“But why should we meddle…?”

“Dearest, there is our place at court to think of. The more power my brother builds for himself, the more he will rule us. He will be taking our houses and land ere long, to lay side by side with the royal jewelery.”

“I do not want to concern myself with our places at court now. I am happy here… I would like to stay here forever… forget everything but this.”

He smiled, tenderly sighing with her; but he was not the man to throw aside ambition because he had achieved a happy marriage.

“When we talk of these children,” she said, “I long for the children we may have.”

“I also, sweetheart.”

“And then I am afraid, Thomas. I have never had a child. I hope I may bear you one.”

He bent over her and kissed her.

“Kate, I too wish for children—sons and daughters. But I would not have you thinking of them if thinking makes you sad.”

She said: “I used to listen to the tolling of the bell. ‘Sons. Sons,’ it seemed to say to me, warning me, reminding me that if I did not give the King a son, it would toll for my death. I prayed for a child then—a royal Prince.

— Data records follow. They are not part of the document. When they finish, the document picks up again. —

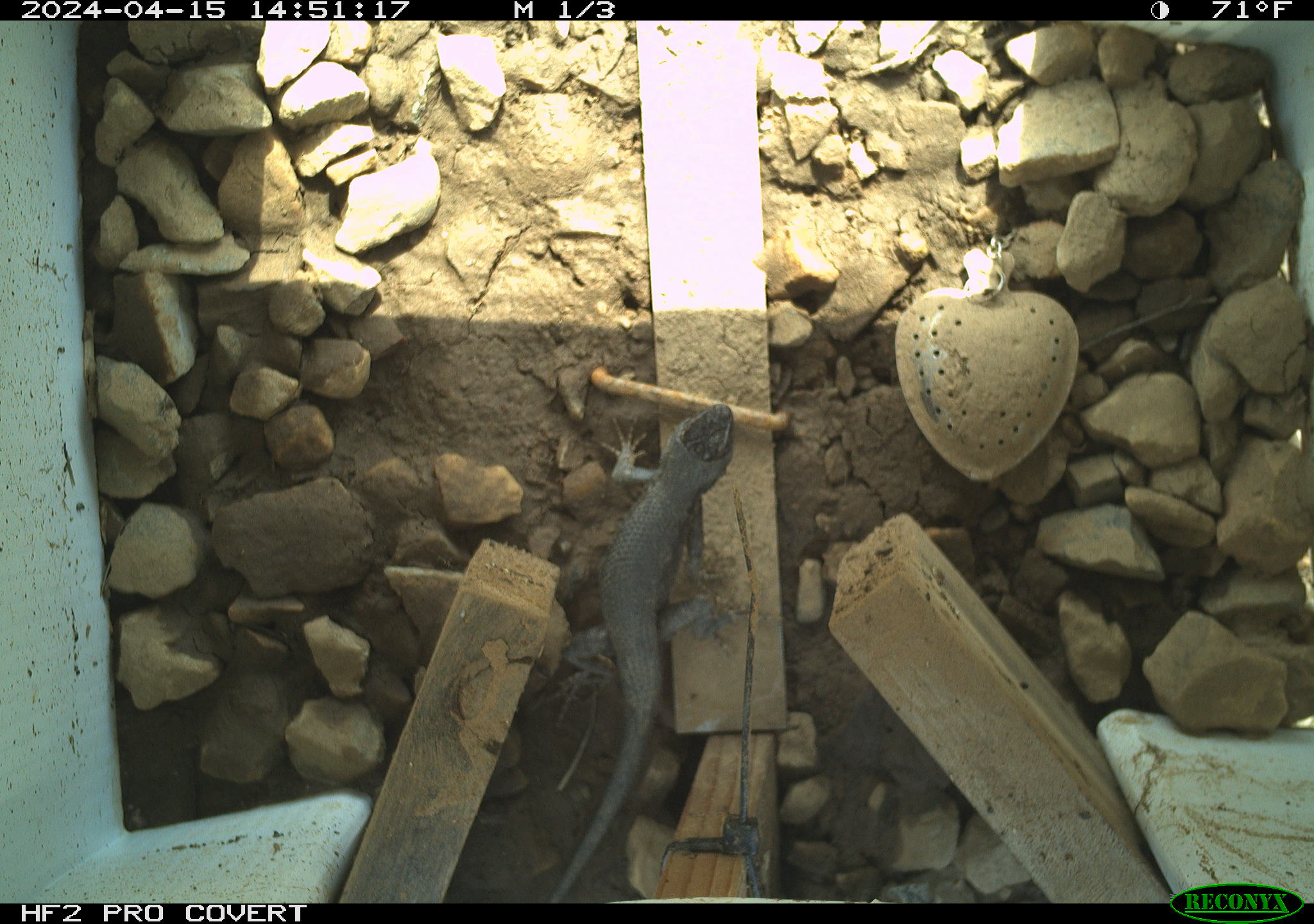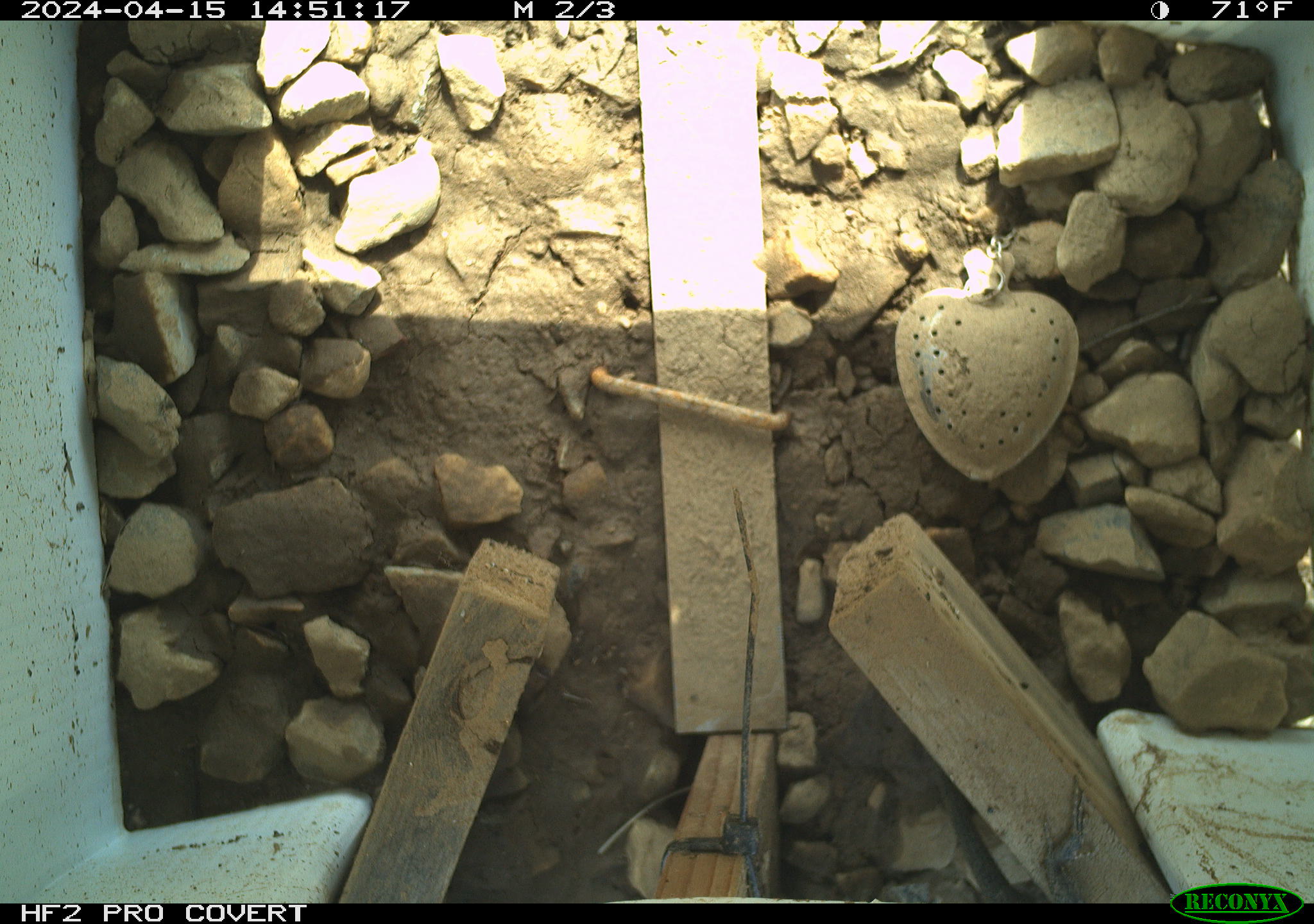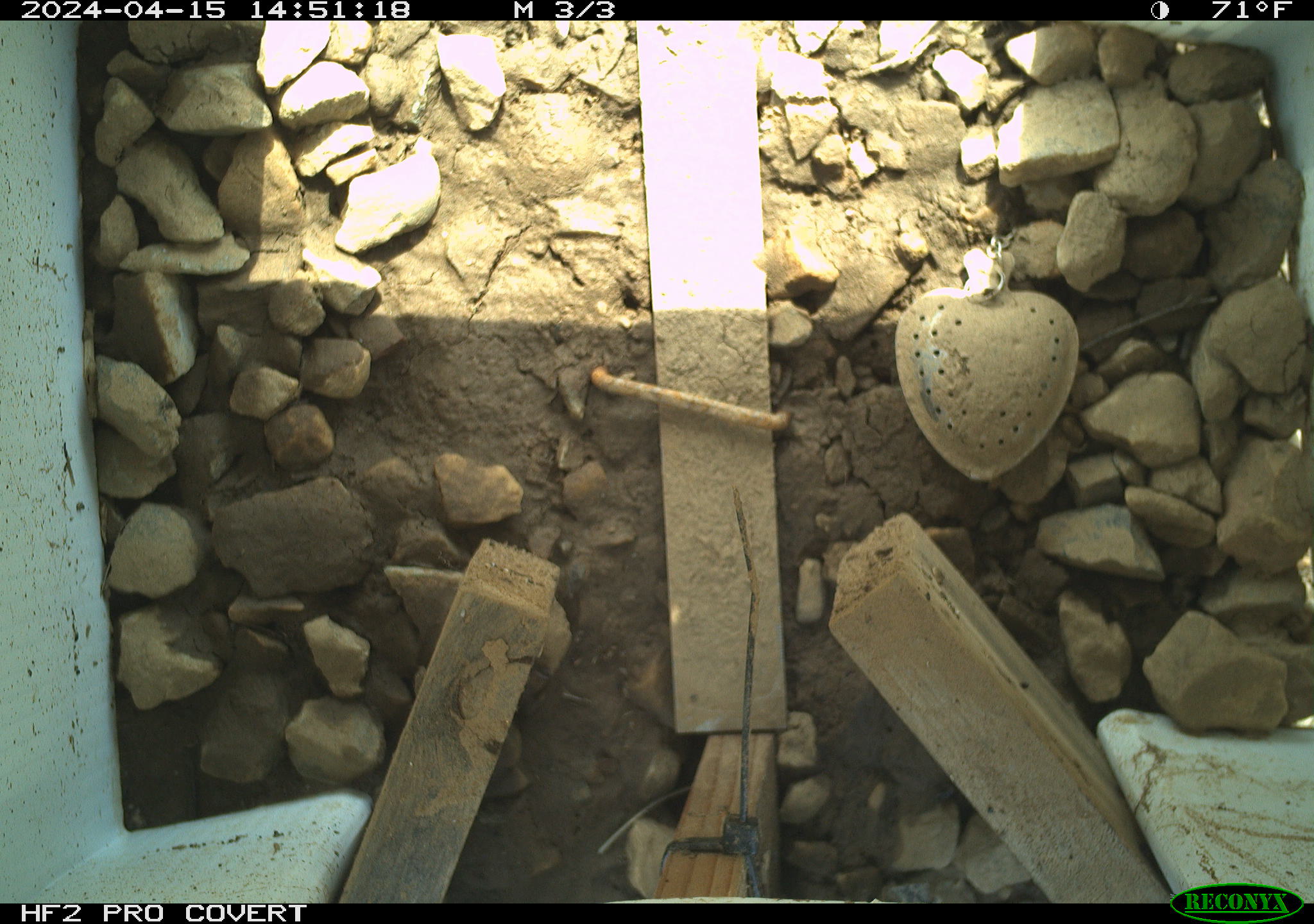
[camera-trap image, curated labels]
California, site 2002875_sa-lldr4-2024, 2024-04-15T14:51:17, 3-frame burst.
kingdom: Animalia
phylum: Chordata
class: Reptilia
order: Squamata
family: Phrynosomatidae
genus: Sceloporus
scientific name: Sceloporus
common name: spiny lizards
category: sceloporus species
Sceloporus species (spiny lizards) (Sceloporus).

Oh, Thomas, I used to think that if I did not have a son I should die as Anne Boleyn died.”

“I know,” he soothed her. “But that is over; that is done. That is why, much as I desire our child, I would not have you brooding on it. We have each other, Kate. If we have a child, that will be good. If we do not…we have each other.”

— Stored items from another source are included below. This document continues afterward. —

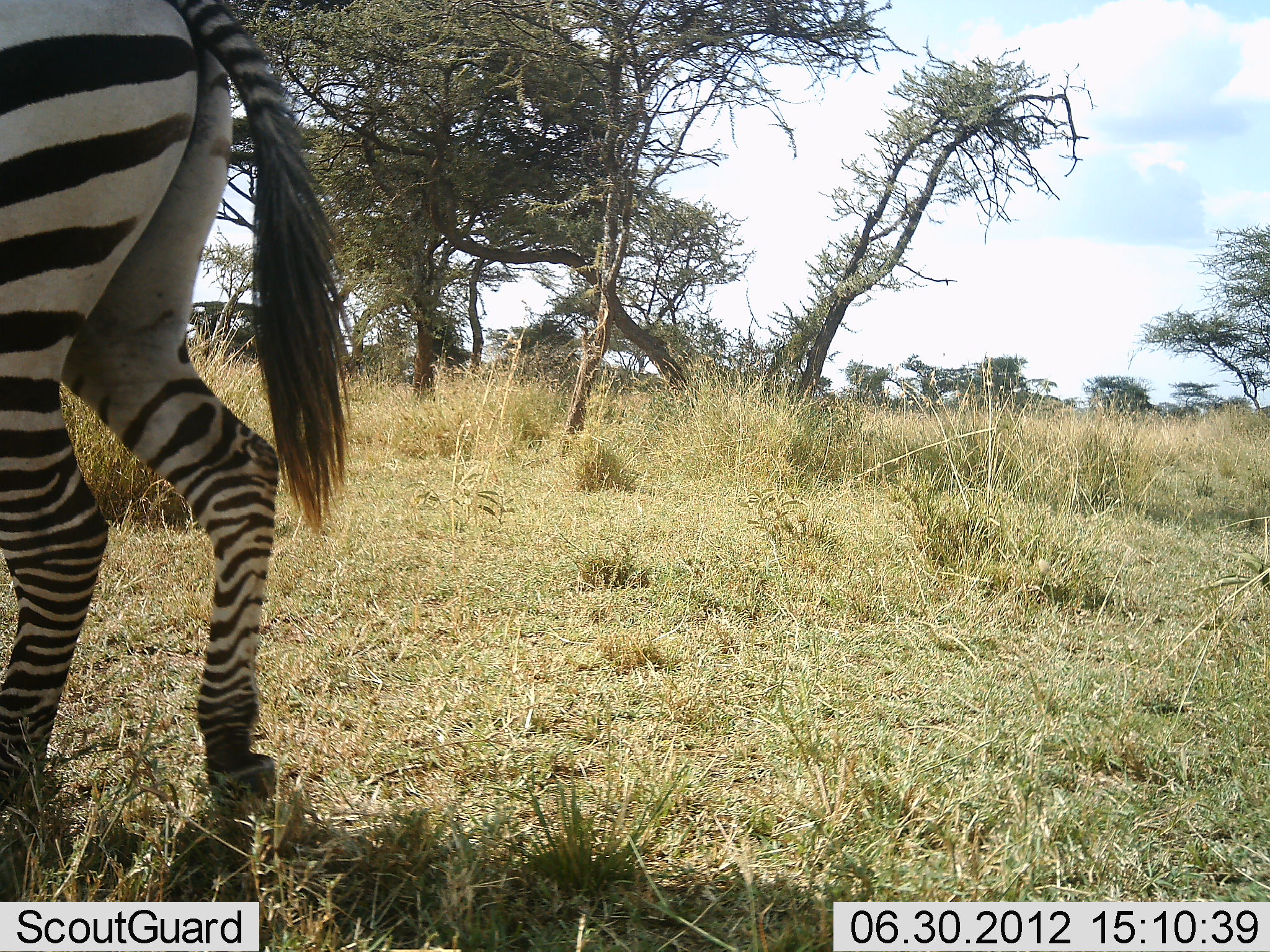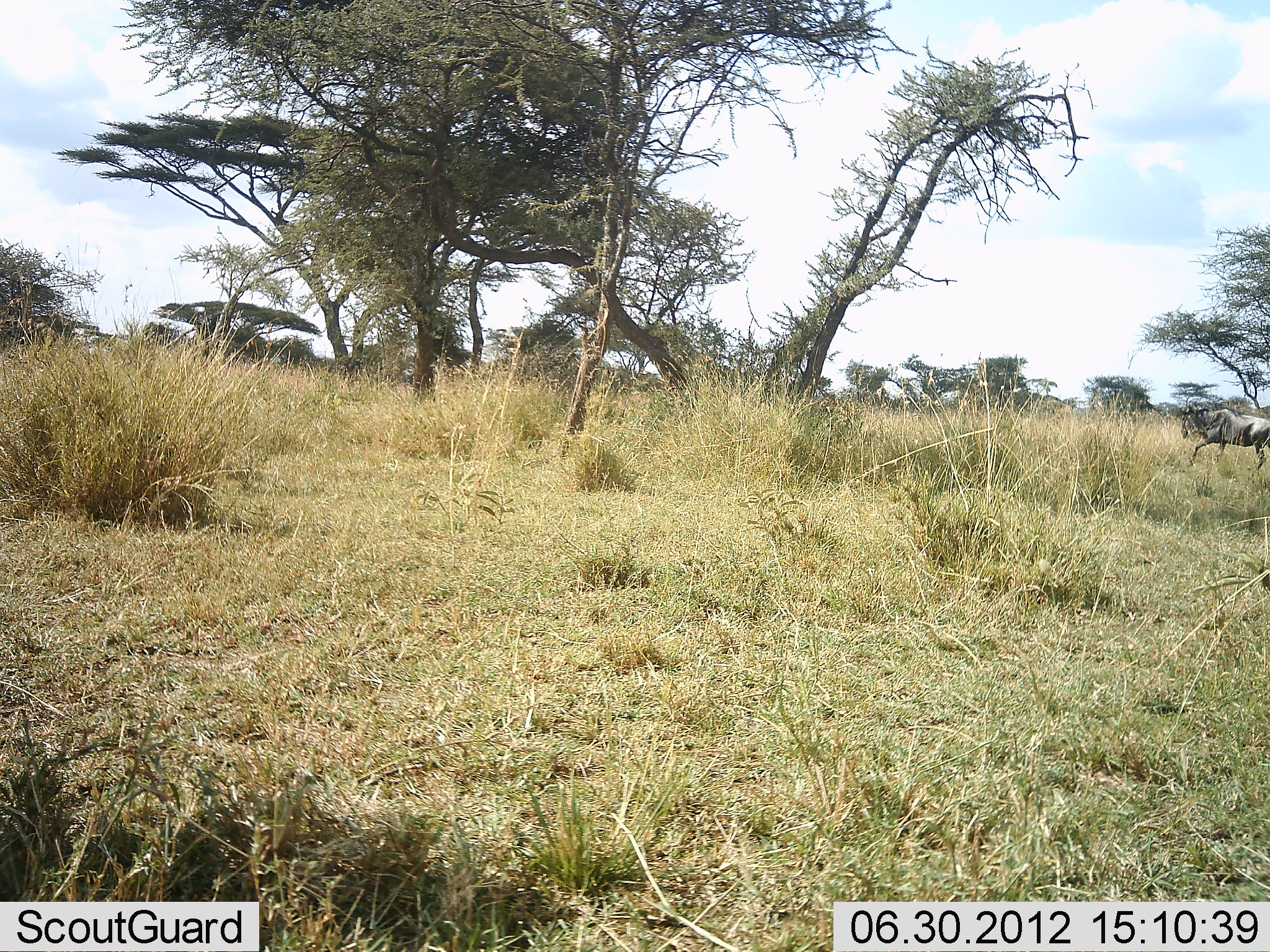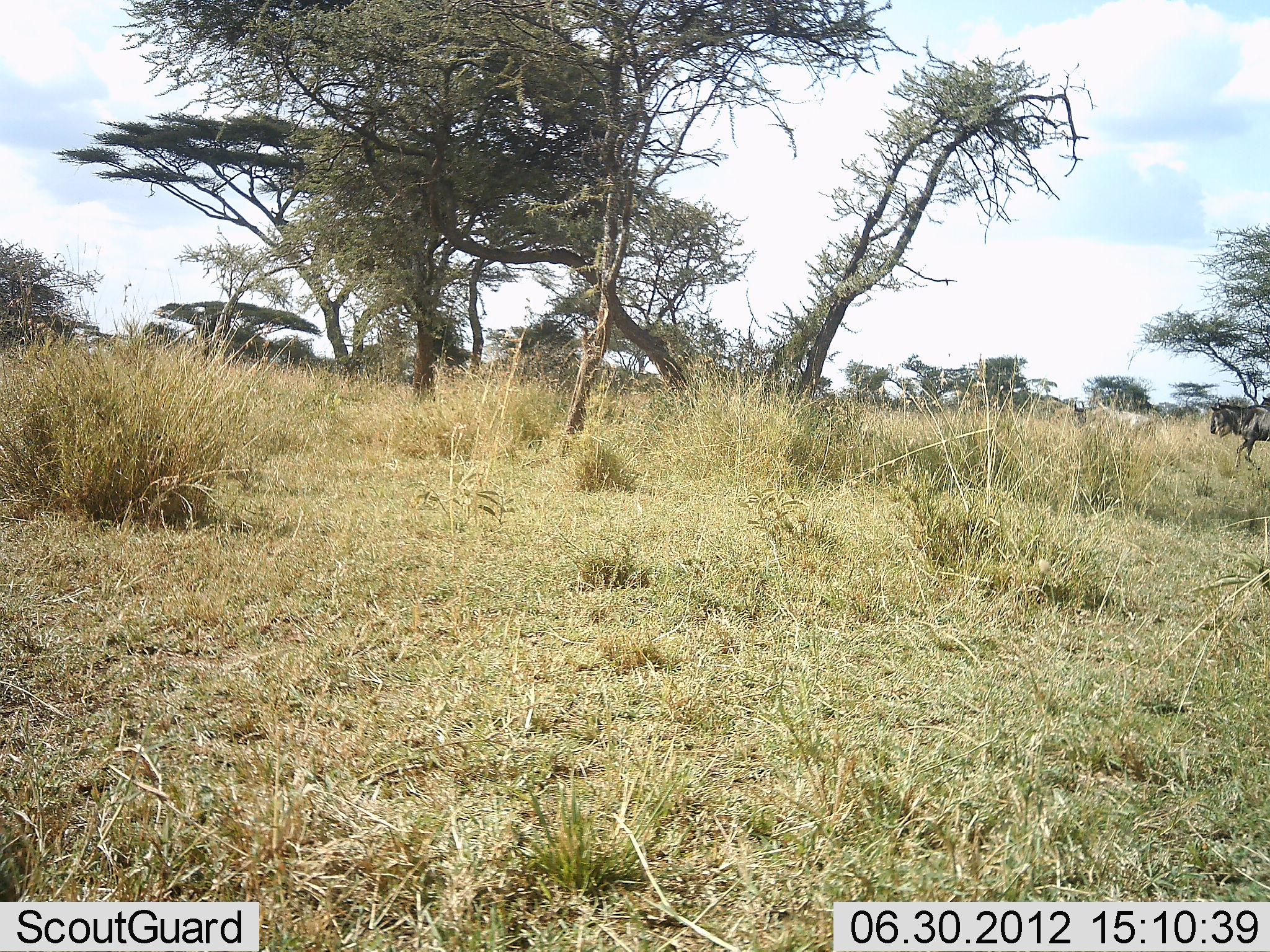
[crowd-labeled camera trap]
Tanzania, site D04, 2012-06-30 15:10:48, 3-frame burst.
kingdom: Animalia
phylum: Chordata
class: Mammalia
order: Artiodactyla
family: Bovidae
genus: Connochaetes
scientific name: Connochaetes taurinus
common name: blue wildebeest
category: wildebeest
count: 2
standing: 0%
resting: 0%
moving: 100%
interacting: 0%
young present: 0%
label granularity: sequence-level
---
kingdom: Animalia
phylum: Chordata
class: Mammalia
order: Perissodactyla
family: Equidae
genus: Equus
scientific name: Equus quagga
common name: plains zebra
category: zebra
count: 1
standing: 0%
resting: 0%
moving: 100%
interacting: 0%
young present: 0%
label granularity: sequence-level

She took his hand and kissed it; and as they walked home, the church bells sounded a merry peal.

IT WAS SEPTEMBER, a few days after Elizabeth’s fourteenth birthday.

Lord and Lady Sudley had moved to Hanworth, and Elizabeth went with them. All through the summer days, after the newly married pair had returned from Sudley Castle, Elizabeth was becoming more and more aware of the Admiral’s watching eyes.

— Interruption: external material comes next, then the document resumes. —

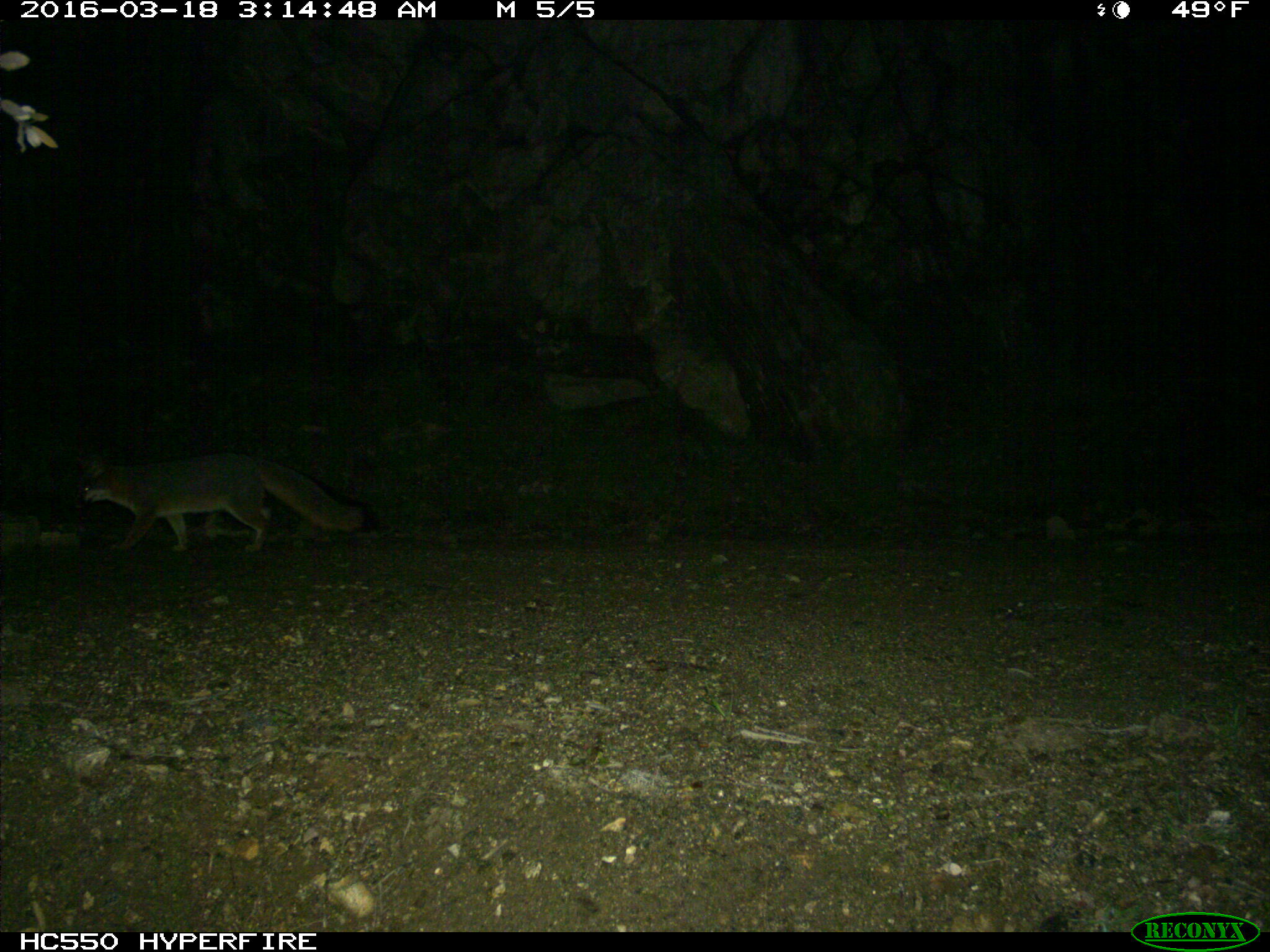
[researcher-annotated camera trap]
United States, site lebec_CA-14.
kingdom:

She was a young lady now, she believed. Fourteen seemed grownup, old enough for a girl to have a husband, if she were a Princess.

She fancied the Admiral thought so too. He had been very bold of late. It was a situation filled with danger; she was living in the household of a man and his wife, and was slightly in love with the man, and he…how much in love was he with her?

She did wish that the third person concerned was not her dear stepmother; and she wished too that the Queen was not so openly doting. Yet, thought Elizabeth, if it were not I who caught those stray glances of his, might it not be another? It would be disastrous if the wicked Admiral turned those bold glances of his on someone who did not know how to receive them in the right spirit!

She put on a gown of black velvet, and told Kat Ashley that she was going into the gardens to join the Admiral and her stepmother.

Kat Ashley protested at the dress. “My darling lady, it is too old for you. Black at your age!”

“I am grown up, Kat. Do you not realize that I am fourteen?”

“So you are, sweetheart, but you are but a girl in growth.”

“Do you not think the black suits my hair?”

“It does,” Kat admitted.

“Then it is time I began to look my age.”

Kat put her arms about her and kissed her. “Oh, my lady, I don’t want you to be grown up.”

“Why not?”

“Because I am afraid. I am afraid of when you grow up.”

“Dearest Kat, why should you be afraid?”

“Afraid for you, sweet. Now they say: ‘Oh, she is just a child …’ And they think of you as a child…of no importance.”

“But I am of importance, Mistress Ashley. I do not wish to be thought of no importance.”

“It is safer so…until…”

“Until, Kat?”

“You know what I mean.”

“Kneel and kiss my hand, then.”

She took the bracelet from her arm and put the circlet on her head.

“My lady! My lady!” cried Kat in dismay.

“There are just the two of us, so what matters it? And, Kat, you are not to gossip of it.”

“No, my lady.”

Elizabeth took Kat’s ear and pinched it hard. “You gossip too much with Master Parry.”

“Oh, my ear! It hurts. Stop, you wild cat. Stop…Your…Your Majesty!”

They began to laugh, and the bracelet fell to the floor.